AI Configuration
The AI Configuration category controls the AI assistant backend that powers the Ask AI feature in Hawkra workspaces. You can choose between Google's Gemini cloud API or a self-hosted local LLM server.
Settings Reference
Gemini Model
| Key | gemini_model |
| Type | Dropdown |
| Default | gemini-2.0-flash |
| Encrypted | No |
Selects which Google Gemini model to use when LLM mode is set to cloud. The available options are:
| Model | Description |
|---|---|
| gemini-2.0-flash | Fast responses with good quality. Recommended for most use cases where speed matters. Lowest API cost per request. |
| gemini-2.0-pro | Higher quality responses with deeper reasoning. Good balance of quality and speed for complex security analysis. |
| gemini-2.5-pro | Latest model with the best quality. Best for complex multi-step analysis where response quality is the top priority. |
This setting has no effect when LLM mode is set to local.
LLM Mode
| Key | llm_mode |
| Type | Dropdown (cloud or local) |
| Default | cloud |
| Encrypted | No |
Determines which AI backend processes Ask AI requests:
- cloud — Uses the Google Gemini API. Requires a valid
GEMINI_API_KEY. Your selected context and questions are sent to Google's servers for processing. - local — Uses a self-hosted LLM server running on your infrastructure. Requires
LOCAL_LLM_SERVERto be configured. All data stays within your network.
Local LLM Server
| Key | local_llm_server |
| Type | String |
| Default | Empty |
| Encrypted | No |
The URL of your local LLM inference server. This is only used when LLM mode is set to local.
Examples:
http://ollama:11434(Ollama running as a Docker service on the same network)http://192.168.1.50:11434(Ollama on a separate machine)http://localhost:8080(llama.cpp or vLLM running locally)
Gemini API Key
| Key | gemini_api_key |
| Type | String |
| Default | Empty |
| Encrypted | Yes |
Your Google AI Studio API key for accessing the Gemini API. This is only required when LLM mode is set to cloud. The key is stored encrypted in the database and appears masked on the settings page.
Getting a Gemini API Key
- Go to ai.google.dev.
- Click Get API Key in the top navigation.
- Sign in with your Google account if prompted.
- Click Create API Key and select or create a Google Cloud project.
- Your API key is generated immediately. Copy it.
- Return to the Hawkra admin dashboard, click Change next to the Gemini API Key field, paste the key, and save.
The Gemini API has a generous free tier for initial testing. For production usage, review Google's pricing at ai.google.dev/pricing.
Setting Up a Local LLM with Ollama
Ollama is the recommended way to run a local LLM for Hawkra. It provides a simple API server that is compatible with Hawkra's local LLM integration.
Option 1: Ollama on the Same Host
If you want to run Ollama alongside Hawkra on the same server, add it to your Docker Compose configuration:
services:
ollama:
image: ollama/ollama
container_name: hawkra-ollama
volumes:
- ollama_data:/root/.ollama
ports:
- "11434:11434"
restart: unless-stopped
volumes:
ollama_data:
After starting the Ollama container, pull a model:
docker exec hawkra-ollama ollama pull llama3
Then configure Hawkra:
| Setting | Value |
|---|---|
| LLM Mode | local |
| Local LLM Server | http://ollama:11434 |
If Ollama is on the same Docker network as Hawkra, use the container name (ollama) as the hostname. If it is on a different network, use the host machine's IP address.

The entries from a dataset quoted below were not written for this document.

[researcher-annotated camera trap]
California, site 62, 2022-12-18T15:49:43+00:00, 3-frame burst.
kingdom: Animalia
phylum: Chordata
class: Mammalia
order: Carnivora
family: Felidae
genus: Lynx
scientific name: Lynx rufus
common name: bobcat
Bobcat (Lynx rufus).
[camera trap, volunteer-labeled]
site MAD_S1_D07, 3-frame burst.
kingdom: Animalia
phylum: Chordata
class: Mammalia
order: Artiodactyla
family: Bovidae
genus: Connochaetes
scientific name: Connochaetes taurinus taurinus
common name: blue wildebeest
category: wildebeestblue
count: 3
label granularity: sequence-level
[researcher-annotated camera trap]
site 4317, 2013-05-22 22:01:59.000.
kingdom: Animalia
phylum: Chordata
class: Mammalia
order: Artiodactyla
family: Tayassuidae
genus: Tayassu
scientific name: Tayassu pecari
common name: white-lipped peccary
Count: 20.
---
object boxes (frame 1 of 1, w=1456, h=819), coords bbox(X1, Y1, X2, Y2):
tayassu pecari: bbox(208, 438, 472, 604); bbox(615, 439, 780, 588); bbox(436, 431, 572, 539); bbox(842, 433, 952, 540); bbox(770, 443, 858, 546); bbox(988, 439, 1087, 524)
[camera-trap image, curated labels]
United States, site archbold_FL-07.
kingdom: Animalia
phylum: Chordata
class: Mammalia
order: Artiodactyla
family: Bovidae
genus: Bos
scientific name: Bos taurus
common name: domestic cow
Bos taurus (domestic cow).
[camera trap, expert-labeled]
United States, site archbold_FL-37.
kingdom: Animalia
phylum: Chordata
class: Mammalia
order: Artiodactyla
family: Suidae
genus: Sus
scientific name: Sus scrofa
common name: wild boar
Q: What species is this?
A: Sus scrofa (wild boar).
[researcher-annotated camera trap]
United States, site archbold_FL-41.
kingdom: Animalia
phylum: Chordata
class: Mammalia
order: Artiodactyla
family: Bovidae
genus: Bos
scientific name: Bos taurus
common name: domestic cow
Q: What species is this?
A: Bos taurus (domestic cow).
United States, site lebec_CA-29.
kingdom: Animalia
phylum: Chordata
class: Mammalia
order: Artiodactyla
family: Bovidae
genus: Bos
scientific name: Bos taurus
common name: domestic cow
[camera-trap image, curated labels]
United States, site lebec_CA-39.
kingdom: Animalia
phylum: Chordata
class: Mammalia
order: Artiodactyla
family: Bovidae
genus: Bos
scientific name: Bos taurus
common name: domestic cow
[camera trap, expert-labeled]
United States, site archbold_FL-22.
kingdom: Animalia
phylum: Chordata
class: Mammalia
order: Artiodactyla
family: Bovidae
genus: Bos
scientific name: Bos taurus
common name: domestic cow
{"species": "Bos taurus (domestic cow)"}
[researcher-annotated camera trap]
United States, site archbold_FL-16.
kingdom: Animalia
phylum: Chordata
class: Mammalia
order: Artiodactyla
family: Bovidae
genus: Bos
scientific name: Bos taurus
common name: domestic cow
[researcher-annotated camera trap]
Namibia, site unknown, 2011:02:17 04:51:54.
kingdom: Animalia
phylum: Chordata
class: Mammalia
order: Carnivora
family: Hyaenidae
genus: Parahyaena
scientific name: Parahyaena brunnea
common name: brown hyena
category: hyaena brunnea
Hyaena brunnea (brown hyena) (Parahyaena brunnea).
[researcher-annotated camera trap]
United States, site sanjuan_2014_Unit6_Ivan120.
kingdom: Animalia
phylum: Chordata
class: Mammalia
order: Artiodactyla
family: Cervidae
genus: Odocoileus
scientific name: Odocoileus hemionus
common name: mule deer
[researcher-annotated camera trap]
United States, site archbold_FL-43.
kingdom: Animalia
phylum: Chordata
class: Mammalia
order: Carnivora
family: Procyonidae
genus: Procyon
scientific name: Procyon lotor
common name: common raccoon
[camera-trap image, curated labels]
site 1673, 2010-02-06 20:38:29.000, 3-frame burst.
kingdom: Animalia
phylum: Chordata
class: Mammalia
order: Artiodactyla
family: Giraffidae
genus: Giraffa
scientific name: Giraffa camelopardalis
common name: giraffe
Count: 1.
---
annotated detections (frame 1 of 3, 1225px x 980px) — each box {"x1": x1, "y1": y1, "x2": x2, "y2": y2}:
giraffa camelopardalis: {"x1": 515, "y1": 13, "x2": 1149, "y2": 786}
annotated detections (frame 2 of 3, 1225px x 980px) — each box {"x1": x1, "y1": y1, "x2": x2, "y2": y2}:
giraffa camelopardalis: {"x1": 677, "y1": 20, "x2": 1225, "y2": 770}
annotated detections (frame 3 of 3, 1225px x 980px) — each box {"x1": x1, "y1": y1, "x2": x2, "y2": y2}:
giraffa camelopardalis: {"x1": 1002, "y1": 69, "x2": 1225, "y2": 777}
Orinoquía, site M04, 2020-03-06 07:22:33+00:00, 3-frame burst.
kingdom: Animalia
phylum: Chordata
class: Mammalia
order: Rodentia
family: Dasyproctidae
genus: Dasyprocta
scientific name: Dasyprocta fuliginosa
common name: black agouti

Option 2: Ollama on a Separate Machine
- Install Ollama on the target machine following the instructions at ollama.com/download.
- Pull a model:
ollama pull llama3 - Ensure the Ollama server is accessible from your Hawkra server on port 11434.
- Configure Hawkra:
| Setting | Value |
|---|---|
| LLM Mode | local |
| Local LLM Server | http://<ollama-server-ip>:11434 |
Recommended Models
| Model | Size | Notes |
|---|---|---|
llama3 | 8B | Good balance of quality and resource usage |
llama3:70b | 70B | Higher quality but requires significant GPU memory |
mistral | 7B | Fast and efficient for general tasks |
mixtral | 8x7B | MoE architecture, good quality with moderate resources |
Using a local LLM means your data never leaves your infrastructure. There are no API costs, no rate limits, and no dependency on external services. This is ideal for air-gapped environments or organizations with strict data sovereignty requirements.
Configuration via Environment Variables
| Setting | Environment Variable |
|---|---|
| Gemini Model | GEMINI_MODEL |
| LLM Mode | LLM_MODE |
| Local LLM Server | LOCAL_LLM_SERVER |
| Gemini API Key | GEMINI_API_KEY |
When both cloud and local modes are available, switching between them in the admin dashboard takes effect immediately for new AI requests. There is no need to restart the server.